## Exercise directions:
Quote the lines from the one containing "Across all of" through the end of the lines, word for word.
◇ ◇ ◇ ◇
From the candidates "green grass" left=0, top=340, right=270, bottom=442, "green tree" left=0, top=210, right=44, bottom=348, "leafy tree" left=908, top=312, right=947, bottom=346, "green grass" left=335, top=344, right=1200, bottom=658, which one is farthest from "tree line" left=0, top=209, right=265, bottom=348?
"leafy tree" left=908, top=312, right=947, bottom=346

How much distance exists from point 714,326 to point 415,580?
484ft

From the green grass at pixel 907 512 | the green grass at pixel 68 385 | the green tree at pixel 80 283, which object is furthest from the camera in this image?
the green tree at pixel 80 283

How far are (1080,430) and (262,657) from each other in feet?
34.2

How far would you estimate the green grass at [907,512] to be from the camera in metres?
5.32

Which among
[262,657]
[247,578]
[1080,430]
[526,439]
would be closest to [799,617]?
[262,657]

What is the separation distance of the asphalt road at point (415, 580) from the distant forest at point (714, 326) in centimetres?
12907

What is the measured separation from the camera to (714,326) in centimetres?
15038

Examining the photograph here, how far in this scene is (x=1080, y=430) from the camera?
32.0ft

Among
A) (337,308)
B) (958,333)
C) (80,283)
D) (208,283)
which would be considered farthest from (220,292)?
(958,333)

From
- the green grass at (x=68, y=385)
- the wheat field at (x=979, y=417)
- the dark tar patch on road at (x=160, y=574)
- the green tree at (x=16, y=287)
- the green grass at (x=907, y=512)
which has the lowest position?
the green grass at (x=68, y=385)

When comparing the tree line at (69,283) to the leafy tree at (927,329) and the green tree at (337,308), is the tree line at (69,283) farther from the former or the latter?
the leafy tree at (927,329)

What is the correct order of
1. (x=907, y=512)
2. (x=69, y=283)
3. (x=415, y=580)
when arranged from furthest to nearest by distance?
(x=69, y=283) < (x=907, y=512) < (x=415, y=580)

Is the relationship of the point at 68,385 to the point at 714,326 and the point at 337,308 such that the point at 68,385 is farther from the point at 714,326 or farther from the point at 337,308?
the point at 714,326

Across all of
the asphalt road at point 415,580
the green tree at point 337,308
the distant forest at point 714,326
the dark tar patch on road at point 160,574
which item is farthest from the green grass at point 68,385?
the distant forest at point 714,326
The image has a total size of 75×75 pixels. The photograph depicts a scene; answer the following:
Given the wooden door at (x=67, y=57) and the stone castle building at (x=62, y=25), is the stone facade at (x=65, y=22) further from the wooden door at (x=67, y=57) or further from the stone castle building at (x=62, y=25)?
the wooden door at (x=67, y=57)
◇ ◇ ◇ ◇
## Answer:
Across all of
the asphalt road at point 415,580
the green tree at point 337,308
the distant forest at point 714,326
the dark tar patch on road at point 160,574
which item is farthest from the green grass at point 68,385?
the distant forest at point 714,326
The image has a total size of 75×75 pixels. The photograph depicts a scene; answer the following:
Given the wooden door at (x=67, y=57) and the stone castle building at (x=62, y=25), is the stone facade at (x=65, y=22) further from the wooden door at (x=67, y=57) or further from the stone castle building at (x=62, y=25)?
the wooden door at (x=67, y=57)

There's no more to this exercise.